Don't feel guilty when you crate your dog it's their safe place and they like it I crate Molly still for a few hours in the morning so I can have me time and she doesn't care.

Things will get better


----------



## Marzi (Sep 17, 2012)

Rosie and Bruno are just puppies and the mad hour (or half hour if you are lucky) is perfectly normal... I think it is almost like toddlers when they are tired but don't know how to stop....
Now the weather is nicer it is easier to let them out in the garden and encourage a mad game with a ball or tugga - but end the game on your terms and then really don't feel bad about popping your puppy in the kitchen or in their crate with a kong or something to settle down with. If you don't want to shut them away try just putting their lead on and tieing it quite short to the leg of the chair you are sitting on. Completely ignore the puppy until they lie down, then just say 'good settle' calmly, you could then give a treat, but sometimes better to just ignore.
You do deserve some peace too at the end of the day


----------



## redecoffee (Dec 3, 2012)

Buddy does the same but he is growing out of it and now just plays with his toys or with us. He actually takes out a couple of his toys from the toy box, runs around the house with them, after lining them up (We call that his race track). He now even puts all his toys away in the box when he is finished.


----------



## Cat 53 (Aug 26, 2012)

Put your feet up out of the way and let her fly! She will just collapse and go to sleep at the end of it!


----------



## RuthMill (Jun 30, 2012)

I agree with letting her get on with it! Also don't feel guilty about using the crate either. Puppies need lots of sleep.. Crate time in the evening is ok. When she is older she will adore lounging and cuddling in the evening!


----------



## tessybear (May 1, 2011)

Mine still do it every night around 6. I just let them get on with it!


----------



## popalina (Jan 31, 2013)

*Crazy Pup*

Thank you all so much for your advice. Tonight was not a good evening. Rosie really did go crazy and I put her in her crate. After awhile a let her out and she started again and really lunged at me to bite and nip me. She really looks like a different puppy to the one we have during the day. I just hope you all are correct and that she will grow out of it.
Training classes tmrw,can't wait 
She's such a quick learner, sitting, waiting for the go sign for her food and walking on the lead and she's only 12 weeks . She loves her cuddles during the day.
Just wish she wasn't crazy and biting in the evening. Day time she still nips but not so bad.
I'll let you all know how we get on


----------



## Tecstar (Apr 17, 2013)

Just be wary of turning the crate into a punishment, or you could put him off going In there. The best thing, if you can, is to turn your back and pay no attention. What we did was have a chew toy to hand, and say No and give him the toy and praise him when he chewed that. It does work (eventually!) but puppies are nippy and tend to get better or grow out if it.

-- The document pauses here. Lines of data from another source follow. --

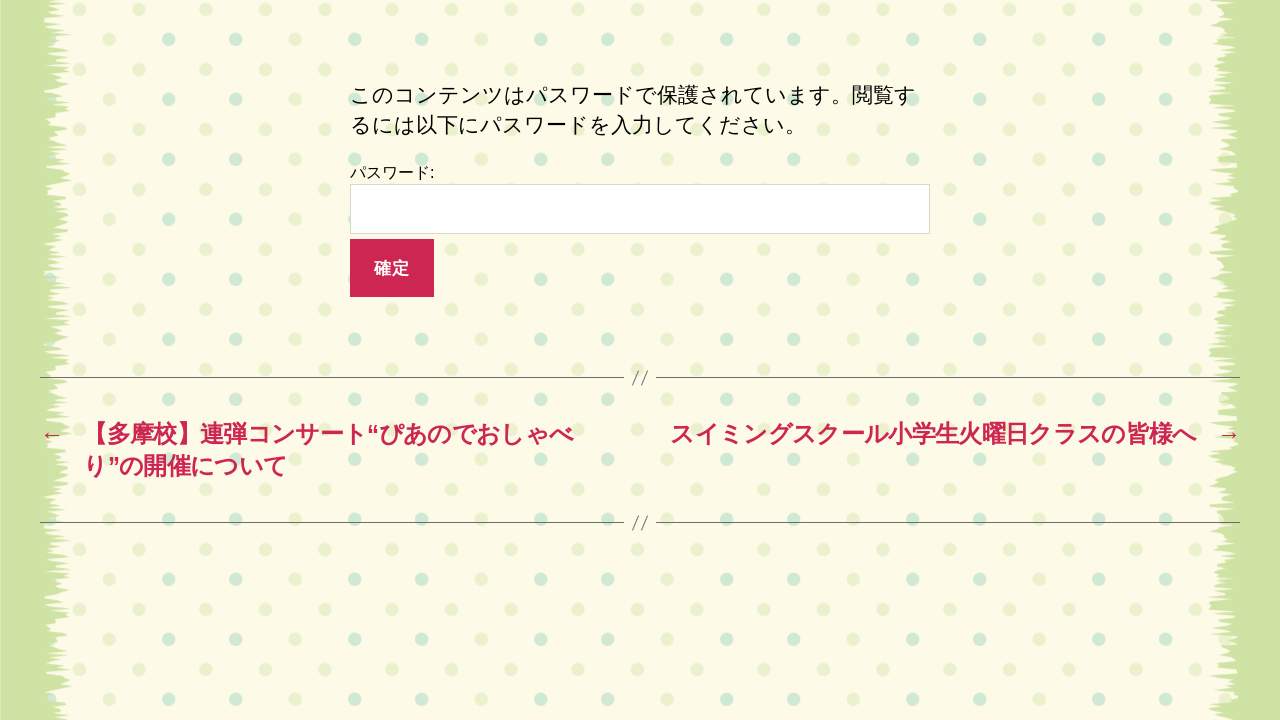

--- FILE ---
content_type: text/css
request_url: https://www.sogoken.jp/wp/wp-content/themes/twentytwentychild/style.css?ver=5.9.12
body_size: 61
content:
/*
Theme Name: twentytwentychild
Template: twentytwenty
*/


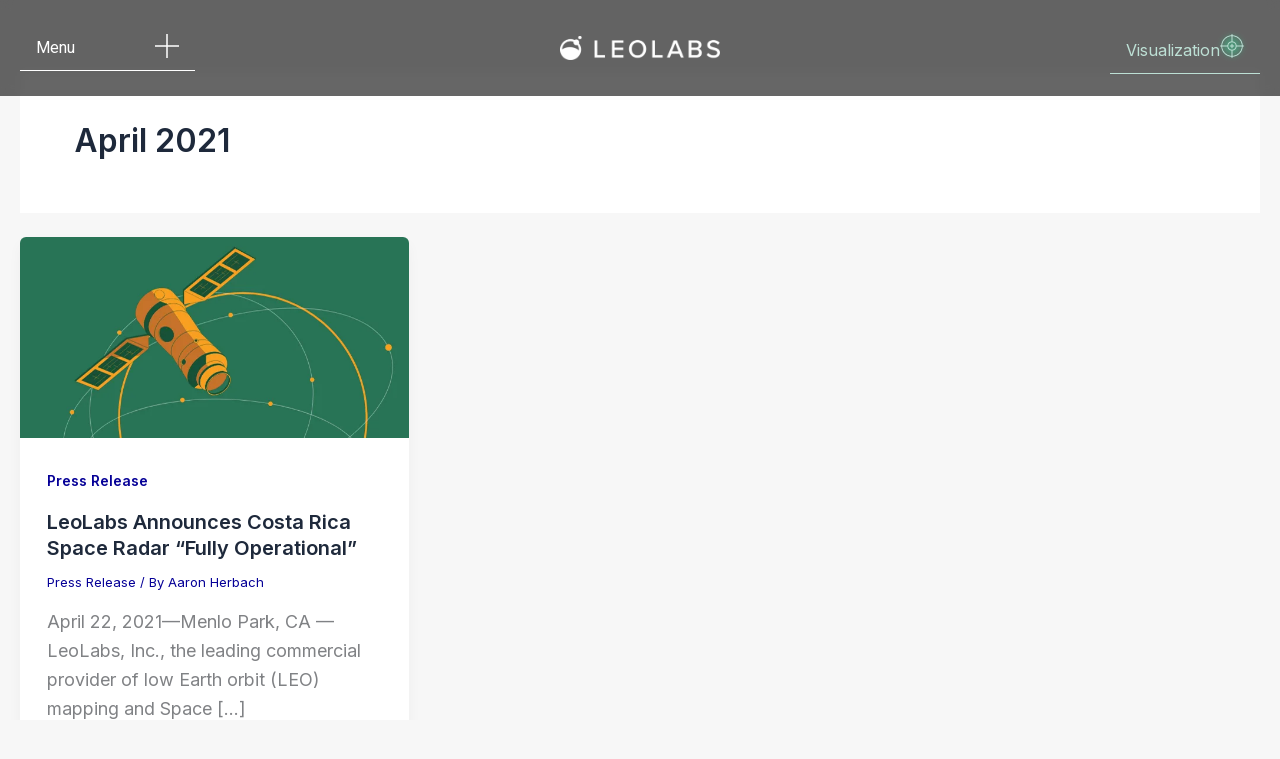

--- FILE ---
content_type: image/svg+xml
request_url: https://leolabs.space/wp-content/uploads/2025/02/crosshair.svg
body_size: 771
content:
<svg xmlns="http://www.w3.org/2000/svg" width="24" height="24" viewBox="0 0 24 24" fill="none"><g id="Layer_1" clip-path="url(#clip0_1004_313)"><g id="Group"><path id="Vector" d="M23.5327 11.5313H22.7726C22.533 5.95849 18.043 1.46845 12.4702 1.22887V0.468748C12.4702 0.209905 12.2603 0 12.0015 0C11.7426 0 11.5327 0.209905 11.5327 0.468748V1.22887C5.95996 1.46845 1.46987 5.95849 1.23033 11.5313H0.470213C0.21137 11.5313 0.00146484 11.7412 0.00146484 12C0.00146484 12.2588 0.21137 12.4687 0.470213 12.4687H1.23033C1.46991 18.0415 5.95996 22.5316 11.5327 22.7711V23.5313C11.5327 23.7901 11.7426 24 12.0015 24C12.2603 24 12.4702 23.7901 12.4702 23.5313V22.7711C18.043 22.5316 22.533 18.0415 22.7726 12.4687H23.5327C24.1538 12.4458 24.1536 11.5541 23.5327 11.5313ZM21.8341 11.5313H16.6656C16.4451 9.31998 14.6814 7.55631 12.4702 7.33582V2.1673C17.5259 2.40547 21.5959 6.47557 21.8341 11.5313ZM12.0015 15.75C9.93372 15.75 8.25148 14.0677 8.25148 12C8.44001 7.03197 15.5637 7.03333 15.7514 12C15.7514 14.0677 14.0692 15.75 12.0015 15.75ZM11.5327 2.1673V7.33577C9.32144 7.55631 7.55778 9.31998 7.33728 11.5312H2.16877C2.40694 6.47557 6.47703 2.40547 11.5327 2.1673ZM2.16877 12.4687H7.33723C7.55778 14.68 9.32144 16.4437 11.5327 16.6642V21.8326C6.47703 21.5945 2.40694 17.5244 2.16877 12.4687ZM12.4702 21.8327V16.6642C14.6815 16.4436 16.4451 14.68 16.6656 12.4687H21.8341C21.5959 17.5244 17.5259 21.5945 12.4702 21.8327Z" fill="#BDE0D5"></path><path id="Vector_2" d="M13.8765 11.5312H12.4702V10.125C12.4702 9.86616 12.2603 9.65625 12.0015 9.65625C11.7426 9.65625 11.5327 9.86616 11.5327 10.125V11.5312H10.1265C9.86762 11.5312 9.65771 11.7412 9.65771 12C9.65771 12.2588 9.86762 12.4688 10.1265 12.4688H11.5327V13.875C11.5327 14.1338 11.7426 14.3438 12.0015 14.3438C12.2603 14.3438 12.4702 14.1338 12.4702 13.875V12.4688H13.8765C14.4975 12.4458 14.4974 11.5542 13.8765 11.5312Z" fill="#BDE0D5"></path></g></g><defs><clipPath id="clip0_1004_313"><rect width="24" height="24" fill="white"></rect></clipPath></defs></svg>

Sent from my iPad using Tapatalk


----------



## popalina (Jan 31, 2013)

Hi Tecstar
Thanks for advice, we only use the crate for "Time out" during crazy times in the evening. Normally during the day a "No" and ignoring her works, unless she has a crazy moment! I know what you mean about making her crate a punishment. We'll have to make sure that doesn't happen


----------



## RuthMill (Jun 30, 2012)

It's normal honestly. I had a devil puppy in the evenings!!! I found not worrying about it was the only solution. The more stressed I got, the worse she got. After her dinner has settled, spend a half hour playing/training to really tire her out. If she gets nippy, tell her no calmly and firmly and remove her from the room. You don't necessarily have to crate her. In 2-3 minutes go back and get her. If she gets nippy again repeat the process. She will get the hint that rough play means no play. After doing this for 2 days Lola really settled. The puppy time is over in a flash so try your best not to stress about it. She is testing the boundaries!!!


----------



## RuthMill (Jun 30, 2012)

Timeout in the crate is not punishment. It's signalling to her that its time to go to her safe place to calm down. It's only punishment if you punish! We don't punish puppies, we train them with no negative feelings. Positive reinforcement is best.


----------



## Jayded (Apr 5, 2013)

I've noticed Ringo gets very excitable very quickly too, since I am only with him in the evenings at this point, I didn't corelate it to a specific time of day. He gets so bitey I can't even pet him because he's after my hands right away. Good to know some tips.


----------